Our thesis view since the June 21st VPCI V bottom has been that this current rally is most likely not a new bull market but rather a counter trend rally within a bear market. Having now reiterated our prior outlook, let’s examine the bullish perspective as it is now building merit.
We believe the recent rally was overbought and overextended. Bear markets rarely become overbought. Additionally, the recent rally broke through several resistance points eventually threatening to break through the major resistance level formerly described as a tight “lid”. Don’t forget, market strength is in and of itself a bullish condition. Additionally, anytime the market breaks through or tests resistance, this indicates that the bulls are gaining control, overwhelming the bears. Momentum begats momentum. This strength could be a harbinger of good things to come. Most importantly, as we move closer towards 2023, we are approaching what has been historically the most bullish point of the presidential cycle.
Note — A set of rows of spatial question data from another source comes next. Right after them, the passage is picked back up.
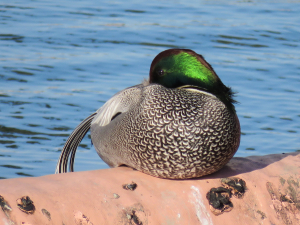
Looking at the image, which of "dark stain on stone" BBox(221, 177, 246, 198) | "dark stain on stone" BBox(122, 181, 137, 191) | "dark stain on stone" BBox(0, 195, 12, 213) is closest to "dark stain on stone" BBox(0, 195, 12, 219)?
"dark stain on stone" BBox(0, 195, 12, 213)

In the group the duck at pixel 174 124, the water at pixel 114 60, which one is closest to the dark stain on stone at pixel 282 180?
the duck at pixel 174 124

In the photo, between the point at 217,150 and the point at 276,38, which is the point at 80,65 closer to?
the point at 276,38

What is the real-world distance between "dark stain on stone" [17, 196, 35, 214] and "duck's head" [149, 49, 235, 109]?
1.44 m

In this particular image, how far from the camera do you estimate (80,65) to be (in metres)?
8.45

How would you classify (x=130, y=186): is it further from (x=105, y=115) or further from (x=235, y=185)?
(x=105, y=115)

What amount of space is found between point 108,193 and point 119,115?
76 centimetres

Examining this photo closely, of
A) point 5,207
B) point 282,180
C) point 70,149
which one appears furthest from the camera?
point 70,149

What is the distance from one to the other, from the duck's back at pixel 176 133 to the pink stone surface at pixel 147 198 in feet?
0.41

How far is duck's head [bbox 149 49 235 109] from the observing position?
13.2ft

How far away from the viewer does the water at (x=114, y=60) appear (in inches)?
254

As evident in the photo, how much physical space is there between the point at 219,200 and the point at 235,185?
0.63 ft

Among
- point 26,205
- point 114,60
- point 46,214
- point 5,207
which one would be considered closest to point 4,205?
point 5,207

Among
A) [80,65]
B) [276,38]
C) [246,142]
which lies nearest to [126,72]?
[80,65]

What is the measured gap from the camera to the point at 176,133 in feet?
12.0
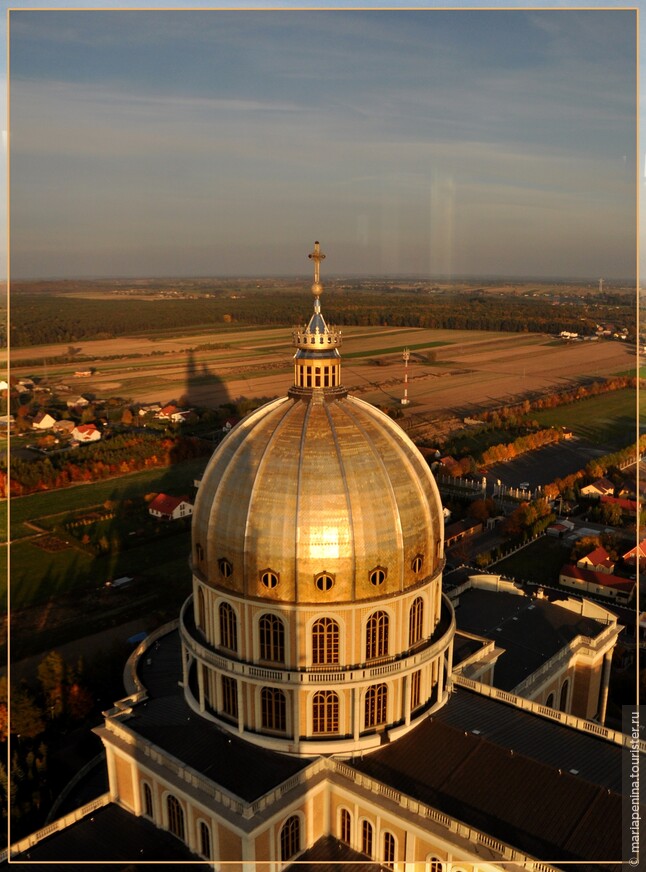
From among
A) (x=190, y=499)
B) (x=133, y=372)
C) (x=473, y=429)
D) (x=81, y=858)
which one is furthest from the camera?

Near term, we are entering the weakest and most volatile seasonal time of year. September has historically been the poorest performing month and October notorious for fall crashes. And the backdrop to all of this is our VPCI V bottom capitulation signal is aging while our leading indicators are all at or nearing major resistance levels. Until resistance is broken, fading the strength could be a defensive short-term strategy.